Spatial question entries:
────

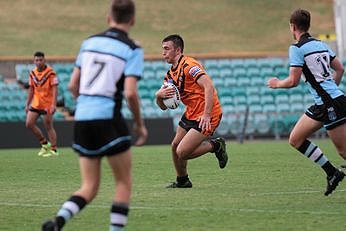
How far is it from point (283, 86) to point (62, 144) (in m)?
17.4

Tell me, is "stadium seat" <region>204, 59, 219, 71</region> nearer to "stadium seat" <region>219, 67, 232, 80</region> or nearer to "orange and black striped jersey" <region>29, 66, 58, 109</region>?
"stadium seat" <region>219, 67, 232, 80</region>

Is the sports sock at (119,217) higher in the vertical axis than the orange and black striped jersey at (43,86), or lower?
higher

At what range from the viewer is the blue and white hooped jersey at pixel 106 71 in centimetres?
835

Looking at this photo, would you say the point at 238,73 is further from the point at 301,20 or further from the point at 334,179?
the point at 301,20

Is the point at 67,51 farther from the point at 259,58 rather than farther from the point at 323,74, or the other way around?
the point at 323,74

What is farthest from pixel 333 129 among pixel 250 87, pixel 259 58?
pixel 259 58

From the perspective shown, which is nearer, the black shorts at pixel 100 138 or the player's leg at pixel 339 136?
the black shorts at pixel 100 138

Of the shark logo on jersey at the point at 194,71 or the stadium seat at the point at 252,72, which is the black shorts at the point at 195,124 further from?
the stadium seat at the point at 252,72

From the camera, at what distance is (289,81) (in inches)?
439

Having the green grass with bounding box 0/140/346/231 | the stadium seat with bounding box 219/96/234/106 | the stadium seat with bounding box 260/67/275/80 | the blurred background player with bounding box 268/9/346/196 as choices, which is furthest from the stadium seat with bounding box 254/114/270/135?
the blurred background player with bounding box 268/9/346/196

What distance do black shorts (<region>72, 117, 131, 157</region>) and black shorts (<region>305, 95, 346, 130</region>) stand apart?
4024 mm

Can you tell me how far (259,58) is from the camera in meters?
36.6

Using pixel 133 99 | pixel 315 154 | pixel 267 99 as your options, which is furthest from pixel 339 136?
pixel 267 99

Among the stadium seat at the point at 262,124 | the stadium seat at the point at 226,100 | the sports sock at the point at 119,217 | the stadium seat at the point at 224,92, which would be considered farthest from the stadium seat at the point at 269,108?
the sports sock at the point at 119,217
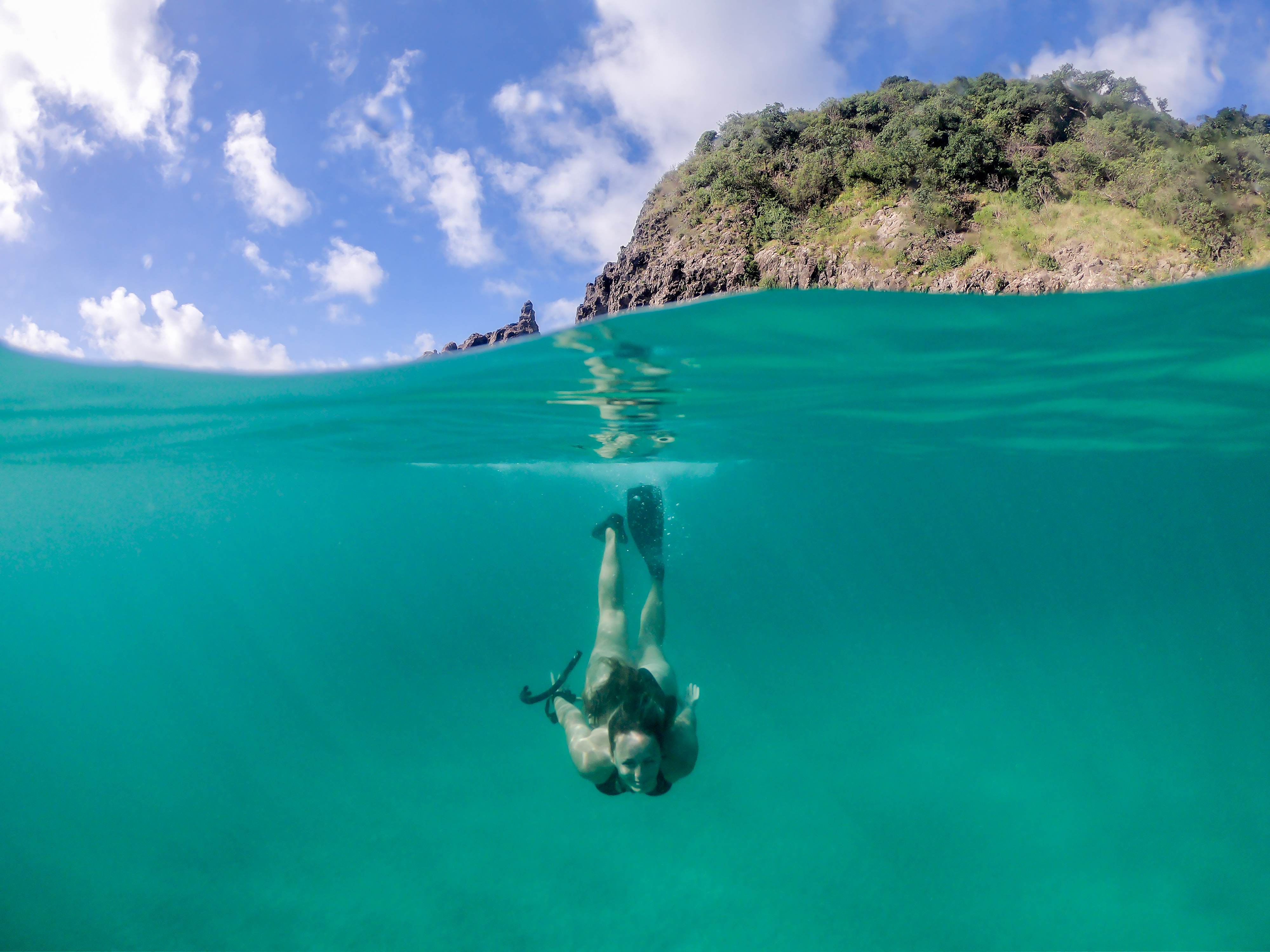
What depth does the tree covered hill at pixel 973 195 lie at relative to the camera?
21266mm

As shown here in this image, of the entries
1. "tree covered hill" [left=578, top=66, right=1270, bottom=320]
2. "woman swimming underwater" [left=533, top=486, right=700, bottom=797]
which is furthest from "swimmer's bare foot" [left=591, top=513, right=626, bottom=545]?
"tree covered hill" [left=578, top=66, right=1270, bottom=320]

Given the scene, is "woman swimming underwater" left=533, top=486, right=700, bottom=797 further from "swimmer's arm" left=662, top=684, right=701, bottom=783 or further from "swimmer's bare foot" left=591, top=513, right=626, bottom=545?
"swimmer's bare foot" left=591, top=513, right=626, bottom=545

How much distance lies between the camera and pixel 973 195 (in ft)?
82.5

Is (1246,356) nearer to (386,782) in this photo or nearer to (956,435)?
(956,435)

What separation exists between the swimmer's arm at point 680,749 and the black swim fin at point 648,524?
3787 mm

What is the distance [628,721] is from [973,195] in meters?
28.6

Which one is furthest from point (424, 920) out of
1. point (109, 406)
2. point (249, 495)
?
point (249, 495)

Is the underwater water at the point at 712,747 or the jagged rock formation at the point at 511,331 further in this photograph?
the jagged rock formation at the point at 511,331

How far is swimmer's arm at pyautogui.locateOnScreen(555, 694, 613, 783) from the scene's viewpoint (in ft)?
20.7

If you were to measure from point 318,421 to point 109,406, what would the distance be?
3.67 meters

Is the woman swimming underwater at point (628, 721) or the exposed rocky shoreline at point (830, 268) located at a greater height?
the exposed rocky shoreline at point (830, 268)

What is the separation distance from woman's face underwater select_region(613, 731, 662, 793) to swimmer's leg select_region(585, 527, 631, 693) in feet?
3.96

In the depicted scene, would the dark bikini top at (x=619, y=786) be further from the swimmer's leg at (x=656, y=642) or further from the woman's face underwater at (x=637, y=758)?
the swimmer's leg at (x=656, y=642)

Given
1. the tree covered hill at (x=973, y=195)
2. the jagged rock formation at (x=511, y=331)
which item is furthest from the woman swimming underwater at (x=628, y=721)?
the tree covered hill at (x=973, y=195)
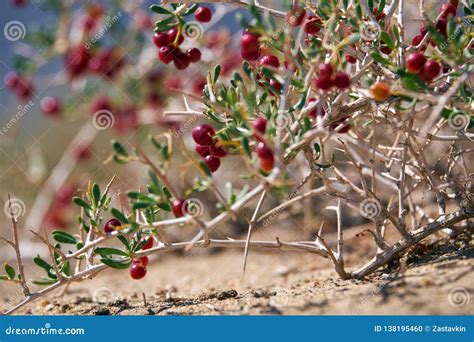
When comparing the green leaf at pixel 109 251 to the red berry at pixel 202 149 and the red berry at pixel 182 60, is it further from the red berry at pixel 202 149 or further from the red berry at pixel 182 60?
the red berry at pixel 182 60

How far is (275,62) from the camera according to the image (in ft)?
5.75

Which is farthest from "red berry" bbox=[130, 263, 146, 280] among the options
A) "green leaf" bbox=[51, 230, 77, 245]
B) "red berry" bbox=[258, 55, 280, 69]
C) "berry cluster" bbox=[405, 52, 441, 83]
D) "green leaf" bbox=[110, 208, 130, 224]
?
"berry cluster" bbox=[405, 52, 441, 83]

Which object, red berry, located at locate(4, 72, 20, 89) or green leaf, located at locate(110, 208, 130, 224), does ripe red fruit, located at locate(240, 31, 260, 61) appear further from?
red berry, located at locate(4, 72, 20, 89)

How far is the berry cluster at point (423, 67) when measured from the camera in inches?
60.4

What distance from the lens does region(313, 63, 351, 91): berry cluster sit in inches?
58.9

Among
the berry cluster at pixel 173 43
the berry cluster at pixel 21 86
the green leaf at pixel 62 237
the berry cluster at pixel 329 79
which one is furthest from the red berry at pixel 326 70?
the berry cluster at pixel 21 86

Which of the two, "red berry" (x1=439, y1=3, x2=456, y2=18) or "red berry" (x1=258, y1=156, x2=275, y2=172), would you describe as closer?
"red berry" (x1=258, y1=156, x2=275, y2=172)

────

Omit the pictures. Transcribe every record exactly.

How far is it from point (283, 86) to point (62, 144) (in m)?
17.4

Tell me, is "stadium seat" <region>204, 59, 219, 71</region> nearer to "stadium seat" <region>219, 67, 232, 80</region> or nearer to "orange and black striped jersey" <region>29, 66, 58, 109</region>?
"stadium seat" <region>219, 67, 232, 80</region>

Is the sports sock at (119,217) higher in the vertical axis than the orange and black striped jersey at (43,86), or lower?
higher

At what range from the viewer is the blue and white hooped jersey at pixel 106 71 in centimetres?
835

Looking at this photo, would you say the point at 238,73 is further from the point at 301,20 or further from the point at 334,179?
the point at 301,20

Is the point at 67,51 farther from the point at 259,58 rather than farther from the point at 323,74, or the other way around?
the point at 323,74

What is farthest from pixel 333 129 among pixel 250 87, pixel 259 58?
pixel 259 58

From the perspective shown, which is nearer, the black shorts at pixel 100 138 or the player's leg at pixel 339 136?
the black shorts at pixel 100 138

Of the shark logo on jersey at the point at 194,71 or the stadium seat at the point at 252,72, which is the black shorts at the point at 195,124 further from?
the stadium seat at the point at 252,72

From the camera, at what distance is (289,81) (in inches)?
439

Having the green grass with bounding box 0/140/346/231 | the stadium seat with bounding box 219/96/234/106 | the stadium seat with bounding box 260/67/275/80 | the blurred background player with bounding box 268/9/346/196 as choices, which is furthest from the stadium seat with bounding box 254/114/270/135?
the blurred background player with bounding box 268/9/346/196

What distance do black shorts (<region>72, 117, 131, 157</region>) and black shorts (<region>305, 95, 346, 130</region>) stand apart?
4024 mm

Can you tell me how far (259,58) is from the camera in meters?
36.6

Using pixel 133 99 | pixel 315 154 | pixel 267 99 as your options, which is furthest from pixel 339 136?
pixel 267 99

Among the stadium seat at the point at 262,124 | the stadium seat at the point at 226,100 | the sports sock at the point at 119,217 | the stadium seat at the point at 224,92, which would be considered farthest from the stadium seat at the point at 269,108?
the sports sock at the point at 119,217
What depth does the tree covered hill at pixel 973 195 lie at relative to the camera?
21266mm

As shown here in this image, of the entries
1. "tree covered hill" [left=578, top=66, right=1270, bottom=320]
2. "woman swimming underwater" [left=533, top=486, right=700, bottom=797]
which is furthest from "swimmer's bare foot" [left=591, top=513, right=626, bottom=545]?
"tree covered hill" [left=578, top=66, right=1270, bottom=320]

Given the scene, is "woman swimming underwater" left=533, top=486, right=700, bottom=797 further from "swimmer's arm" left=662, top=684, right=701, bottom=783 or further from "swimmer's bare foot" left=591, top=513, right=626, bottom=545?
"swimmer's bare foot" left=591, top=513, right=626, bottom=545

How much distance lies between the camera and pixel 973 195 (in ft)?
82.5

Is (1246,356) nearer to (386,782) in this photo or nearer to (956,435)?
(956,435)

What separation exists between the swimmer's arm at point 680,749 and the black swim fin at point 648,524?
3787 mm

What is the distance [628,721] is from [973,195] in meters?
28.6

Which one is furthest from point (424, 920) out of
1. point (109, 406)
2. point (249, 495)
?
point (249, 495)

Is the underwater water at the point at 712,747 or the jagged rock formation at the point at 511,331 further in this photograph?
the jagged rock formation at the point at 511,331

How far is swimmer's arm at pyautogui.locateOnScreen(555, 694, 613, 783) from the scene's viewpoint (in ft)?
20.7

If you were to measure from point 318,421 to point 109,406, what would the distance be?
3.67 meters

Is the woman swimming underwater at point (628, 721) or the exposed rocky shoreline at point (830, 268) located at a greater height?
the exposed rocky shoreline at point (830, 268)

What is the separation distance from woman's face underwater select_region(613, 731, 662, 793) to swimmer's leg select_region(585, 527, 631, 693) in feet?
3.96

In the depicted scene, would the dark bikini top at (x=619, y=786) be further from the swimmer's leg at (x=656, y=642) or further from the woman's face underwater at (x=637, y=758)?
the swimmer's leg at (x=656, y=642)

Given
1. the tree covered hill at (x=973, y=195)
2. the jagged rock formation at (x=511, y=331)
which item is furthest from the woman swimming underwater at (x=628, y=721)?
the tree covered hill at (x=973, y=195)
When comparing the green leaf at pixel 109 251 to the red berry at pixel 202 149 and the red berry at pixel 182 60, is it further from the red berry at pixel 202 149 or further from the red berry at pixel 182 60?
the red berry at pixel 182 60

How far is (275,62) from the camera according to the image (in ft)?
5.75

Which is farthest from "red berry" bbox=[130, 263, 146, 280] among the options
A) "green leaf" bbox=[51, 230, 77, 245]
B) "red berry" bbox=[258, 55, 280, 69]
C) "berry cluster" bbox=[405, 52, 441, 83]
D) "green leaf" bbox=[110, 208, 130, 224]
?
"berry cluster" bbox=[405, 52, 441, 83]

Which object, red berry, located at locate(4, 72, 20, 89) or green leaf, located at locate(110, 208, 130, 224), does ripe red fruit, located at locate(240, 31, 260, 61) appear further from?
red berry, located at locate(4, 72, 20, 89)

How far is the berry cluster at point (423, 67) when measured from the camera in inches?
60.4

What distance from the lens does region(313, 63, 351, 91): berry cluster sit in inches?
58.9

Among
the berry cluster at pixel 173 43
the berry cluster at pixel 21 86
the green leaf at pixel 62 237
the berry cluster at pixel 329 79
which one is furthest from the red berry at pixel 326 70?
the berry cluster at pixel 21 86

Which of the two, "red berry" (x1=439, y1=3, x2=456, y2=18) or "red berry" (x1=258, y1=156, x2=275, y2=172), would you describe as closer?
"red berry" (x1=258, y1=156, x2=275, y2=172)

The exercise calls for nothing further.